うたは朝から晩までよく喋る女の子だった。縁壱はうたから生き物の体が透けて見える者などいないと知らされた。その時、漠然とした疎外感の理由が分かったような気がした。十年後、縁壱とうたは夫婦となり子供を授かった。
臨月が近づいた時、縁壱は産婆を呼びに行った。縁壱は日が暮れる前に帰るつもりだったが、途中でうずくまる老人を見つけた。老人は戦の負傷で死にかけている息子に山三つを越えて会いに行こうとしていた。縁壱は老人を息子の元まで送り届け、産婆を呼ぶのは明日にして家路へと急いだ。日が暮れて家に着いた縁壱が見たのは、お腹の子供諸共に血に塗れたうたの姿だった。うたと子供は鬼に殺されていた。縁壱は鬼を追ってきた剣士に声をかけられるまで、ぼんやりとうたと子供の亡骸を抱いていた。縁壱の夢は家族と静かに暮らすことだった。愛する人に手を伸ばせば届く距離で。しかしその夢は鬼によって潰えた。

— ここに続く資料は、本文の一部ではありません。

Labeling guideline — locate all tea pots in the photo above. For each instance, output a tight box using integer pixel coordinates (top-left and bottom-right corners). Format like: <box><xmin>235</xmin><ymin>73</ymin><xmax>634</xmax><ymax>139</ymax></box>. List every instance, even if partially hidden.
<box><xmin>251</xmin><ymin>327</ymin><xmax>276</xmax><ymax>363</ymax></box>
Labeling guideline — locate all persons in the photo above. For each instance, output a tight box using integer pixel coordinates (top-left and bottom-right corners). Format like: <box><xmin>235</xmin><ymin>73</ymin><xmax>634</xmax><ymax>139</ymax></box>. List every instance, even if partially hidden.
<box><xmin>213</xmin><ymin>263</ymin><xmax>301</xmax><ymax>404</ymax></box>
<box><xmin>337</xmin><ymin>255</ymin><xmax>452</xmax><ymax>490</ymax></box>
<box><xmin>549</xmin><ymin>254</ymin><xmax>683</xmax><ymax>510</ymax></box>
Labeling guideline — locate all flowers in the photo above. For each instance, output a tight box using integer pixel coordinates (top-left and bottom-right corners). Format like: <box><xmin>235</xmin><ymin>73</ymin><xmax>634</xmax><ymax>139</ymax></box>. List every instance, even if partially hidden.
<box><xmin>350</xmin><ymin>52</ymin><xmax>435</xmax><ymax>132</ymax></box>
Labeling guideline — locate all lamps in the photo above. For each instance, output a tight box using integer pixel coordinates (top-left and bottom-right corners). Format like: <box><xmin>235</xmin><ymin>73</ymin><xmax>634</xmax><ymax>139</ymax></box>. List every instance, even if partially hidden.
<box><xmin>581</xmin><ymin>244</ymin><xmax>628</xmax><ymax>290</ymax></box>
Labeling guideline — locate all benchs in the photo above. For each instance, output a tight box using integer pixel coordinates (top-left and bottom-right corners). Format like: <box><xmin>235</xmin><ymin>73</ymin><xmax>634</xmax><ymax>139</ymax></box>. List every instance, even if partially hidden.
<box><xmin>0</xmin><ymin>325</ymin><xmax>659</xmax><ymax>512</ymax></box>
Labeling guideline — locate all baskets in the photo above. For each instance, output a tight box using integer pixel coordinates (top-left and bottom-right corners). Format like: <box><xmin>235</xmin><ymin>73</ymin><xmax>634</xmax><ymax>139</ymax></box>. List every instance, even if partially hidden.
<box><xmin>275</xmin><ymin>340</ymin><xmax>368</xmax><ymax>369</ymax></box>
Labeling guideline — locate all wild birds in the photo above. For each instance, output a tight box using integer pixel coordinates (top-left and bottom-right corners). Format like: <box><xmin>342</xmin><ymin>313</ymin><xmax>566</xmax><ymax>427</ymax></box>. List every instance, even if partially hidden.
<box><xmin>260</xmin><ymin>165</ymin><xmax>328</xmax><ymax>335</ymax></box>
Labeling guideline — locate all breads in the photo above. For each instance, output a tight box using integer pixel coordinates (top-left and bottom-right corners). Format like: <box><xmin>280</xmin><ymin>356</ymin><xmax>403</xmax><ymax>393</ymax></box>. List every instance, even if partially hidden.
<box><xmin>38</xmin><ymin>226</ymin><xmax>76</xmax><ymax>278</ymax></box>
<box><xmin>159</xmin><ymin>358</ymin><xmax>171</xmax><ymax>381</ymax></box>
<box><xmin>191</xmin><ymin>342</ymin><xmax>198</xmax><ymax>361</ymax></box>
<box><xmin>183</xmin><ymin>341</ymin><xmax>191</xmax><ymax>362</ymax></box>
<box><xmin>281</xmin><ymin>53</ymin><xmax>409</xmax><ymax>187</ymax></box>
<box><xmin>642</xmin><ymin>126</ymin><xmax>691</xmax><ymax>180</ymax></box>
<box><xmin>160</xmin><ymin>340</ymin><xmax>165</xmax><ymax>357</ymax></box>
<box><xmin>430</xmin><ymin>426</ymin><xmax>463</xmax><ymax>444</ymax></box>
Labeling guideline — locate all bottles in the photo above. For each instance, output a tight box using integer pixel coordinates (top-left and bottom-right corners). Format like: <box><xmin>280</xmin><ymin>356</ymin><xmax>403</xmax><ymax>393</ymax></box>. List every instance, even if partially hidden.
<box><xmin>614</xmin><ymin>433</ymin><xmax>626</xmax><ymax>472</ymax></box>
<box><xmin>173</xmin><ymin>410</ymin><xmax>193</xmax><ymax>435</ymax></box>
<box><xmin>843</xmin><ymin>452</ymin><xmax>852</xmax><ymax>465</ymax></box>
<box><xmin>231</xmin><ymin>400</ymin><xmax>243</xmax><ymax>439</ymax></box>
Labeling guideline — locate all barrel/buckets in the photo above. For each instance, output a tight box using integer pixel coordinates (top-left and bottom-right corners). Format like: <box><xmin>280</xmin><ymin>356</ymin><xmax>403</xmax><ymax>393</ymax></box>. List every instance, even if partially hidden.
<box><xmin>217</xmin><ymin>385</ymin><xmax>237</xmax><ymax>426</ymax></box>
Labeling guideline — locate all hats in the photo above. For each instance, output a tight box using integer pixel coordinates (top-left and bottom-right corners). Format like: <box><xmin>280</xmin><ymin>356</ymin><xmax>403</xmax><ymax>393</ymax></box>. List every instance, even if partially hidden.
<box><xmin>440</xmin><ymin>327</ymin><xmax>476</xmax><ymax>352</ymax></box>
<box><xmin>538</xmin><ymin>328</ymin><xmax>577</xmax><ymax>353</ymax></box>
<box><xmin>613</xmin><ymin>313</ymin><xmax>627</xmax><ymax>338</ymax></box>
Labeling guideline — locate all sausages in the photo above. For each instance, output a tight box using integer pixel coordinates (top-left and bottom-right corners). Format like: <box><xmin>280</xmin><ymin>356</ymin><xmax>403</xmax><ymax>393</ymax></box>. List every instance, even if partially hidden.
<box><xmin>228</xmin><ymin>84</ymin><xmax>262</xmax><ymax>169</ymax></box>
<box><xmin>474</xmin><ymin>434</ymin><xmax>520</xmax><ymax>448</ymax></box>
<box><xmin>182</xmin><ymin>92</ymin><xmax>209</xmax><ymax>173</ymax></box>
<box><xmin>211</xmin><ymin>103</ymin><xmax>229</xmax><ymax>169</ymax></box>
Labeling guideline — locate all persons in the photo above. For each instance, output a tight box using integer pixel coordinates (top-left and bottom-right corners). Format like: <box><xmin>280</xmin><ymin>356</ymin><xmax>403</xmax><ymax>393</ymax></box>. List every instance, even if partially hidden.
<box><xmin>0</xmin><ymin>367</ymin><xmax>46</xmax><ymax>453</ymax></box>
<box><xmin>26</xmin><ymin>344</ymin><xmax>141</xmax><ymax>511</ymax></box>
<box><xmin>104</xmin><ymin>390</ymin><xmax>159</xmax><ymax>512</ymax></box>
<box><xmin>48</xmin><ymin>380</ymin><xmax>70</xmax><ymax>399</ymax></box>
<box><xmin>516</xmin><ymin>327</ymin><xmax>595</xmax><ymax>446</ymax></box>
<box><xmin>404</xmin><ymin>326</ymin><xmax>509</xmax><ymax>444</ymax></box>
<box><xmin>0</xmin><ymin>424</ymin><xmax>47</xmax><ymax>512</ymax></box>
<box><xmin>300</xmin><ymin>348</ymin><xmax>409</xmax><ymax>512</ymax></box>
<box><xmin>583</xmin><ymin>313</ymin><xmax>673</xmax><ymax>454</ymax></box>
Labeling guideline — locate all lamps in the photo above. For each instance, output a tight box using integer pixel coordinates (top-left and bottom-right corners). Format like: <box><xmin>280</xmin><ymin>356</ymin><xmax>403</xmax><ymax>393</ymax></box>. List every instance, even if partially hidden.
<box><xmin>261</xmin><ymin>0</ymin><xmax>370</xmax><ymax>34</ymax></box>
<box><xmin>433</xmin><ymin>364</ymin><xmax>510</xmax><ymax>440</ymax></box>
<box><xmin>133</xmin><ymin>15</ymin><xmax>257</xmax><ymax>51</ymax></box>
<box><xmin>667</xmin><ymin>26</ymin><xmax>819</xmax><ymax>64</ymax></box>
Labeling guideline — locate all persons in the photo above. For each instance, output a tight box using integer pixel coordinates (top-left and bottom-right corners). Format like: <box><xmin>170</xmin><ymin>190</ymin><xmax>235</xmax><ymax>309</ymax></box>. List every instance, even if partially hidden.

その後、縁壱は鬼狩りの剣士となった。鬼を追う者たちは昔からいたが、呼吸を使っている者はいなかった。縁壱は鬼狩りの剣士たちに呼吸を教えた。中でも『柱』と呼ばれている剣士たちは優秀で、元々柱たちが使っていた炎、風、水、雷、岩の剣術の型に上乗せして呼吸を使えば飛躍的に力が上昇した。鬼狩りたちは多くの鬼を倒し、そこに縁壱の兄も加わった。